While Galesi is best known for its work in Schenectady, the company has also seen success in Saratoga Springs in recent years. In particular, its partnership with Bonacio Construction to develop a mixed-use residential and retail building at Railroad Place and Division Street, called Market Center, saw continued success last year.

The development boasts Price Chopper Limited as an anchor on the first floor and apartments on the upper floors. In February 2013, SpoT Coffee opened in the building and gained an immediate following. A few months later, email marketing firm Informz moved its headquarters into the building and Greenhouse Salad Co. opened a second location there.

One of the most-hyped developments of the year — the Bow-Tie Cinemas that opened downtown in October 2013 — was another Galesi/Bonacio partnership.

“I see Saratoga continuing to be a strong market for us in 2014,” said Buicko. “We tend to invest where we already have assets. We’re still bullish on Schenectady, though. It’s got a great base now that we can build off of. We’ve invested over $150 million in Schenectady, so the more we do to complement that, that strengthens the assets we already have.”

YMCA housing

Aside from Alco, another Schenectady redevelopment will pass a significant milestone this year. Galesi, in partnership with Bonacio, toiled away in 2013 on renovations to the future home of Schenectady YMCA’s housing program at 845 Broadway. Built in 1915, the 96,000-square-foot building needed a lot of work but is well on its way toward a spring opening.

Galesi Group has a foothold all over the country. It owns and operates more than 20 oil and gas fields in California, Texas and Louisiana. It’s building massive mixed-use developments in Texas and is redeveloping an old Penn Central Railroad site in the Bronx.

But of all the projects the developer is pursuing, the YMCA project is one Buicko considers the most meaningful.

“Think about where the YMCA is now,” he said. “Think about the guys that have to live there.
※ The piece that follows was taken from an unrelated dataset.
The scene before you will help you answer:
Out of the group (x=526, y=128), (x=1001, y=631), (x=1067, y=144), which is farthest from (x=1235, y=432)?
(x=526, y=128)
There are over 150 men living there right now, and they each get 90 square feet of space. It’s a closet. They have community showers, community bathrooms, community kitchens, no air conditioning. So what we’re doing is taking a building that’s been dormant and vacant for God knows how long and converting it into very nice living quarters for people who are trying to get back on their feet.”

It’s par for the course for developers in urban areas, he said.

“If you’re in Clifton Park, you don’t have to deal with the homeless,” he said, “you don’t have to deal with people in need of social services functions. We’ve got a responsibility in the city to deal with these people.”